- _Brief_: Swap "Sort" for "Arrange" in everything from the line containing "Amongst the items" down to the line containing "Answer: distant skyline", and return only those lines with nothing else altered.
>>>
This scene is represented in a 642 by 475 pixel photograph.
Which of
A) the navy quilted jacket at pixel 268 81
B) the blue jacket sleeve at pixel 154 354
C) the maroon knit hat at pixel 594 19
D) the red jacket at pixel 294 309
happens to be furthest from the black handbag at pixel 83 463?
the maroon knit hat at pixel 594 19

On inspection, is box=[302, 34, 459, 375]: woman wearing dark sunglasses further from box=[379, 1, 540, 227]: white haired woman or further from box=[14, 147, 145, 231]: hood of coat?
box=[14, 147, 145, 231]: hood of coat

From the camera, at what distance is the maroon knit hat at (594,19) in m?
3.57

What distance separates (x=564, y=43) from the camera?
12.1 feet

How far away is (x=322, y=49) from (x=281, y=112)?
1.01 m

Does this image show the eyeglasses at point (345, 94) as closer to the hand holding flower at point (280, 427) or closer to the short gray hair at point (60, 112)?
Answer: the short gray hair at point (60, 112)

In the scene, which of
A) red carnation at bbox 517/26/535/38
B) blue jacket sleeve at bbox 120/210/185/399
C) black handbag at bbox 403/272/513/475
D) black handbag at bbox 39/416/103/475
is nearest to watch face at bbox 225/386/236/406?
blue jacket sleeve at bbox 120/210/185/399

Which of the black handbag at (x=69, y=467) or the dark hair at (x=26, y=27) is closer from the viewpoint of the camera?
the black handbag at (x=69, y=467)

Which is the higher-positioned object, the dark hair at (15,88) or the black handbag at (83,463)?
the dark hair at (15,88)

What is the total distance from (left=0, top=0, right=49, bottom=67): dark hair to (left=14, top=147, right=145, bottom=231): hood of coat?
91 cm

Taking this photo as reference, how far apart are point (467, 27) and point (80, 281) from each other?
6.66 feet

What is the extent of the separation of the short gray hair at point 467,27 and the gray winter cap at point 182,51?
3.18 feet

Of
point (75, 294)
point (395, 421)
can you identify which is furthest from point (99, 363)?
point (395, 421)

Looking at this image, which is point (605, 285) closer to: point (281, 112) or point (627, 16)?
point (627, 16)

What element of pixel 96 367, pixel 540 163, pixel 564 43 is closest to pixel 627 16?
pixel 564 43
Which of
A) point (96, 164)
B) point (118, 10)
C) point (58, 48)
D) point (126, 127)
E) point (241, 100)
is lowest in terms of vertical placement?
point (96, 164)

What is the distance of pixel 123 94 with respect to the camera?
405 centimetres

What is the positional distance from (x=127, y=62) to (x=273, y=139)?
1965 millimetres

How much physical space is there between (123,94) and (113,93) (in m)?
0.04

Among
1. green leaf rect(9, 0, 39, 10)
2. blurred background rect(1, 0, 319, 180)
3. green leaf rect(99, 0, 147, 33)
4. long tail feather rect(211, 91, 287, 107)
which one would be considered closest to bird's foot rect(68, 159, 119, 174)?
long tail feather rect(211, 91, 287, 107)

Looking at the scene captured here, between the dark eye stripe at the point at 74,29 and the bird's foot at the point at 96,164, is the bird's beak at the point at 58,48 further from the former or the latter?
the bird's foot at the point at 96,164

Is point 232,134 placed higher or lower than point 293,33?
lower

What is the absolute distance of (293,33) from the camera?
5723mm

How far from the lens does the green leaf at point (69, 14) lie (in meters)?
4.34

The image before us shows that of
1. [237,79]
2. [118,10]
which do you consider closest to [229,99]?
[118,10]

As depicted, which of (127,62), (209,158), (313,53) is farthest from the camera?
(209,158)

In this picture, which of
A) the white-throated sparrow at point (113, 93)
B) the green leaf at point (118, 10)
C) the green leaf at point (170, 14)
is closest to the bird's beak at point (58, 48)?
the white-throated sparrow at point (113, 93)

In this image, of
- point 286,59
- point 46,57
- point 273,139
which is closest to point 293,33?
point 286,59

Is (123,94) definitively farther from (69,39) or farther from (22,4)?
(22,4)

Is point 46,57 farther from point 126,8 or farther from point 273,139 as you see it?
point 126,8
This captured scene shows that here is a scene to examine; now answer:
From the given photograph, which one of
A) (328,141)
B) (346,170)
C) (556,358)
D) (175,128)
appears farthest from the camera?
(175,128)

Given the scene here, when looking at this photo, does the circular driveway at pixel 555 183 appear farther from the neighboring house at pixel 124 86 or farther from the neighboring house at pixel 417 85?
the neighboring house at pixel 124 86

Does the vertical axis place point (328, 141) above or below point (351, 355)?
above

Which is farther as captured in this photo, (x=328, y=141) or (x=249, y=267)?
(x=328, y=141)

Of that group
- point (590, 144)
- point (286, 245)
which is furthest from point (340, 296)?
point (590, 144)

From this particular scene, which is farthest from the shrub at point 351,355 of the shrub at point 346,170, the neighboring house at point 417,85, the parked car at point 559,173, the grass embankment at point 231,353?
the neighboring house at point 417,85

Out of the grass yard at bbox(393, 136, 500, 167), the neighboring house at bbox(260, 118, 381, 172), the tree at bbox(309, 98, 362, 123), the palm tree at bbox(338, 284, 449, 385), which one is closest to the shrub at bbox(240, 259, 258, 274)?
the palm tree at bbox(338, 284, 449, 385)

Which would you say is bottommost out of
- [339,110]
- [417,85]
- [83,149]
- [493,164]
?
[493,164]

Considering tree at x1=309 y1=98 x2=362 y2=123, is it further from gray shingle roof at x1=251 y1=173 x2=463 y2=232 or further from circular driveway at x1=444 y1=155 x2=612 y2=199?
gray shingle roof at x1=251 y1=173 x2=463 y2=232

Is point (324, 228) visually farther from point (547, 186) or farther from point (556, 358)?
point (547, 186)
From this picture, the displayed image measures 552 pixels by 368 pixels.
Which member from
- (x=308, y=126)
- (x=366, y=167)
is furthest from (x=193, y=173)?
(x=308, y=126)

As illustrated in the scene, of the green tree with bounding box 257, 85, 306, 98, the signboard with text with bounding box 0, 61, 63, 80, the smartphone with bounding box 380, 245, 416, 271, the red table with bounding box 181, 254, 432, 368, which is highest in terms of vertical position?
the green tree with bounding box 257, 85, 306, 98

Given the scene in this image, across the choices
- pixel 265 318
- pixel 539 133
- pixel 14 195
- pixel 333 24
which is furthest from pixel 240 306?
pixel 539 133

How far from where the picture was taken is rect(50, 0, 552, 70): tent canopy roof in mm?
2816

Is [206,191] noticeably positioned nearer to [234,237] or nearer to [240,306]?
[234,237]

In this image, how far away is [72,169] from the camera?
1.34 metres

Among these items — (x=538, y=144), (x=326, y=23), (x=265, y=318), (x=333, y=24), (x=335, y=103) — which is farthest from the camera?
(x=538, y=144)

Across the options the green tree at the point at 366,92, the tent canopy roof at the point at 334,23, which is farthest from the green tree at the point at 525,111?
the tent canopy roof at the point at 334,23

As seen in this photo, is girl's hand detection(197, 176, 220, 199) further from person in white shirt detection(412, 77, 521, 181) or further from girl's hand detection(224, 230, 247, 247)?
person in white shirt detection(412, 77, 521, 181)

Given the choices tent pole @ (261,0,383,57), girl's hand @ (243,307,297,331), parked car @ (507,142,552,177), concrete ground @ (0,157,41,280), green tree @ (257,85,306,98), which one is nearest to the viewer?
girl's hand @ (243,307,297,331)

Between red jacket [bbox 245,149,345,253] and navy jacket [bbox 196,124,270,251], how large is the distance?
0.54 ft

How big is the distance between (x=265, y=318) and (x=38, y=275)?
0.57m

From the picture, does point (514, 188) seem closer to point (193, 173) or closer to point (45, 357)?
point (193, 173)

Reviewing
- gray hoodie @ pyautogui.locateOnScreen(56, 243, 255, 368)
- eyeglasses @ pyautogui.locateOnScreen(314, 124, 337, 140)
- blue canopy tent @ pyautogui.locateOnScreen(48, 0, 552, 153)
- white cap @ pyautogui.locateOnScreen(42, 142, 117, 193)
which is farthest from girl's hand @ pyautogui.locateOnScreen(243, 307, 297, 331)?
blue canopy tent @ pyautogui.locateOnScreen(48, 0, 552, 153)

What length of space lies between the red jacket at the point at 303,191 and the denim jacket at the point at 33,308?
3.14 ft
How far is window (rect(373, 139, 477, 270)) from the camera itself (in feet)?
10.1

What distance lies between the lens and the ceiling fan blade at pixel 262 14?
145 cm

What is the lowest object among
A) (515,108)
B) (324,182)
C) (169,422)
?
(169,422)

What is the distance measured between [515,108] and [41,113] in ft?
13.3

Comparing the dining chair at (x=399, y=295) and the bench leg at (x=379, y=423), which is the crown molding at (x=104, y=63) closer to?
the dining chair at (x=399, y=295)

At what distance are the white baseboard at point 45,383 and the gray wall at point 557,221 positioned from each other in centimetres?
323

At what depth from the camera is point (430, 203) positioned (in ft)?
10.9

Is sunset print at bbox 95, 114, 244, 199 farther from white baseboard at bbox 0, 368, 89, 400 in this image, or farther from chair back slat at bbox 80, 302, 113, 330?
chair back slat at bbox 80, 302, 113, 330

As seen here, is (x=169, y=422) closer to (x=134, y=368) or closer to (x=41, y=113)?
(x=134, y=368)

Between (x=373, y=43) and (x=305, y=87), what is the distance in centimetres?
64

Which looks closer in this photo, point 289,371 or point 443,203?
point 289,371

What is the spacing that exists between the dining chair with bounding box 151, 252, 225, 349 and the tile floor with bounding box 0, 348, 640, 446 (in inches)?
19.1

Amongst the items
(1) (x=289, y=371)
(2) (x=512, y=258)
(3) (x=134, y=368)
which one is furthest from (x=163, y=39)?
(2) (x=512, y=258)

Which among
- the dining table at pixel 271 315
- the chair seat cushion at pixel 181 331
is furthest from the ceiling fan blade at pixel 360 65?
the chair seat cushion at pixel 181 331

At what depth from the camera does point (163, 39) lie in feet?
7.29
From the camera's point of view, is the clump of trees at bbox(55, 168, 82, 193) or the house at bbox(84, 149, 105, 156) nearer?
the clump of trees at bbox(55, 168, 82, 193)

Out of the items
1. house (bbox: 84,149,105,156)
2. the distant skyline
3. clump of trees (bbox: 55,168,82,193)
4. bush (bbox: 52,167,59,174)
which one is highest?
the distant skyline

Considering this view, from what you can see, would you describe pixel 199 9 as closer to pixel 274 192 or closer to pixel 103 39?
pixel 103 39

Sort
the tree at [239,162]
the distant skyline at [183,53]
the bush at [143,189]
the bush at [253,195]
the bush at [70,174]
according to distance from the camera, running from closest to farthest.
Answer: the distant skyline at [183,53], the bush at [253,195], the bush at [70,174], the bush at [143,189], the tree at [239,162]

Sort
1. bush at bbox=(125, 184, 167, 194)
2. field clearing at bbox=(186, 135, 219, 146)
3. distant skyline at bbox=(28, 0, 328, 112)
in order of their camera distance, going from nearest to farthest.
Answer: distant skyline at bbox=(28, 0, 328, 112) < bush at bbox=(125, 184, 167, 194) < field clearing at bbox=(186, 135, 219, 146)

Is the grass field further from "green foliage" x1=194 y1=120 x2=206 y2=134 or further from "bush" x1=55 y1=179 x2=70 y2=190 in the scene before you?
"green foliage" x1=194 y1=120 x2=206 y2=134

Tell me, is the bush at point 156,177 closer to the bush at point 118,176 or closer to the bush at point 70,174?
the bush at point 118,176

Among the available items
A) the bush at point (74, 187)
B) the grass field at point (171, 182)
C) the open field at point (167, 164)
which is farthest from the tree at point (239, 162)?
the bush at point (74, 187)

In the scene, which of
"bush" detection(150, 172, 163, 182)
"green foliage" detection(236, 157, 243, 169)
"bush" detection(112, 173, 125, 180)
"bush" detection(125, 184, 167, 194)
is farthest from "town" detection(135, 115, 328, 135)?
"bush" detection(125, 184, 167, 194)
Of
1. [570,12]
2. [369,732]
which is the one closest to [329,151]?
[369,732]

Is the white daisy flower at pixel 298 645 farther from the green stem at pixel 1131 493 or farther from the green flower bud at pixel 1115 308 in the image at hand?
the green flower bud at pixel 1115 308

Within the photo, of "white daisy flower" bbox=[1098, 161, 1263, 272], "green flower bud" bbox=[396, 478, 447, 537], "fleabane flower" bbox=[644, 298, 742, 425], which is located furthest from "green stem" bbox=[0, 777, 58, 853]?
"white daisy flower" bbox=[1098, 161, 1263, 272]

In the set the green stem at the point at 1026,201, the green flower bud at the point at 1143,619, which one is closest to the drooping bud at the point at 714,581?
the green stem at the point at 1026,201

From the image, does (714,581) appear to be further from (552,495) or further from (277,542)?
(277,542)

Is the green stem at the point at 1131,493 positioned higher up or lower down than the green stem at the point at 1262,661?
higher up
<<<
- _Written reply_:
Amongst the items
(1) (x=289, y=371)
(2) (x=512, y=258)
(3) (x=134, y=368)
which one is furthest from (x=163, y=39)?
(2) (x=512, y=258)

Which among
- the dining table at pixel 271 315
- the chair seat cushion at pixel 181 331
is furthest from the ceiling fan blade at pixel 360 65?
the chair seat cushion at pixel 181 331

At what depth from the camera does point (163, 39) lie in feet?
7.29
From the camera's point of view, is the clump of trees at bbox(55, 168, 82, 193) or the house at bbox(84, 149, 105, 156) nearer?
the clump of trees at bbox(55, 168, 82, 193)

Out of the items
1. house (bbox: 84,149,105,156)
2. the distant skyline
3. clump of trees (bbox: 55,168,82,193)
4. bush (bbox: 52,167,59,174)
which one is highest?
the distant skyline

Considering this view, from what you can see, would you describe pixel 199 9 as closer to pixel 274 192 or closer to pixel 103 39?
pixel 103 39

Arrange
the tree at [239,162]
the distant skyline at [183,53]
the bush at [143,189]
the bush at [253,195]
the bush at [70,174]
according to distance from the camera, running from closest to farthest.
Answer: the distant skyline at [183,53], the bush at [253,195], the bush at [70,174], the bush at [143,189], the tree at [239,162]

Arrange
1. bush at bbox=(125, 184, 167, 194)
2. field clearing at bbox=(186, 135, 219, 146)
3. distant skyline at bbox=(28, 0, 328, 112)
in order of their camera distance, going from nearest to farthest.
Answer: distant skyline at bbox=(28, 0, 328, 112) < bush at bbox=(125, 184, 167, 194) < field clearing at bbox=(186, 135, 219, 146)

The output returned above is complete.